2. The gimbal structure of claim 1, wherein the primary mirror, the secondary mirror, the tertiary mirror, and the first flat fold mirror are mounted to the inner gimbal, and the second flat fold mirror is mounted to the outer gimbal.
3. The gimbal structure of claim 1, wherein the outer gimbal includes an outer gimbal bearing having a center opening through which the beam path passes after reflecting from the second flat fold mirror.
4. The gimbal structure of claim 1, wherein the primary mirror is circular with a circular diameter Dp, and wherein the tertiary mirror lies outside the circular diameter Dp of the primary mirror.
5. The gimbal structure of claim 1, wherein a pupil of the afocal three-mirror anastigmat is positioned at about the second flat fold mirror.
6. The gimbal structure of claim 1, wherein the primary mirror has an aperture diameter, and wherein a coude path length is about ½ of the aperture diameter of the primary mirror.
7. The gimbal structure of claim 1, further including
an optical transceiver that is not mounted to either of the gimbals and intercepts the beam path after it passes along the first rotational axis.
8. The gimbal structure of claim 1, wherein the first flat fold mirror lies on an arc lying in a plane defined by the second rotational axis and the third axis.

This invention relates to an optical system with a gimbaled telescope and, more particularly, to a gimbal structure using a coude reflective optical system to conduct the optical path between the gimbaled and non-gimbaled optical components.

In the design of an optical system with a gimbaled telescope, for receiving light, transmitting light, or both, with a significant field of regard, there must be an allocation of the optical functions between on-gimbal components and off-gimbal components. The on-gimbal components are pointed as the telescope points, whereas the off-gimbal components are not pointed as the telescope points. If all of the optical components are mounted on the gimbal structure, their large mass and size may require an unacceptably large gimbal structure. Increasing the on-gimbal mass requires the use of a stronger gimbal structure, larger bearings, and larger drive motors. Also, the maximum slew rate of the gimbal is reduced. For some very large and heavy optical components, such as high-power laser transmitters and cryogenically cooled sensor receivers, it is impractical to mount these components on the gimbal. They therefore must be mounted off-gimbal but to the structure to which the gimbal structure is mounted, such as the airframe of an aircraft or the non-gimbaled structure of a spacecraft.
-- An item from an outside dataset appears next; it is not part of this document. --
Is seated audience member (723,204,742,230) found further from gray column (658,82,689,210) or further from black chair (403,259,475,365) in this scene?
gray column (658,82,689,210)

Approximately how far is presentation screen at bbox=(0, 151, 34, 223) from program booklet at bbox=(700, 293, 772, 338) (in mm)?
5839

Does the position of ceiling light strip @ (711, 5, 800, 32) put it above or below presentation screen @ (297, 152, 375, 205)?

Where at least some of the optical components are mounted off-gimbal, additional optical components must be provided to conduct the beam path between the components mounted on the gimbal and the components mounted off the gimbal. These additional optical components must be geometrically arranged to transmit the beam path continuously as the gimbaled structure is pivoted about the x and y axes.

One such approach is an arrangement of mirrors termed coude optics. The coude optics typically directs the beam path along the axis of rotation of the gimbal axes, to avoid nutation of the beam path about the inner and outer gimbal pivots. Existing approaches to coude optics work well for astronomical applications, where the field of view of the optical system is relatively small. However, a larger field of view and field of regard is normally required for surveillance and other applications. The available coude optics is much less successful for these applications requiring a larger field of view. The result is a tendency to place more of the optical components onto the gimbal structure than would otherwise be desirable from the standpoint of the mechanics of the gimbal structure.

Accordingly, there is a need for an improved approach to communicating the beam path between the on-gimbal and the off-gimbal components, particularly for optical systems requiring a larger field of view and larger field of regard. The present invention fulfills this need, and further provides related advantages.

The present invention provides a coude gimbal structure incorporating coude optics tailored to permit a wide-field-of-view beam path to be communicated between the on-gimbal and the off-gimbal optical components. The approach may be used for beam-transmitting optical devices (e.g., laser transmitting devices). beam-receiving optical devices (e.g., sensor and surveillance systems), or devices that have both transmitting and receiving capabilities. The present coude optics design has a short on-gimbal optical path length, limiting the amount of beam spreading that occurs. Consequently, a wider field of view than possible with other coude optical systems is practical with the present approach. Although the primary application is in ultraviolet, visible, or infrared light optical systems, the present approach is more generally applicable, for example for use with signals in other portions of the electromagnetic spectrum, such as radio frequency signals.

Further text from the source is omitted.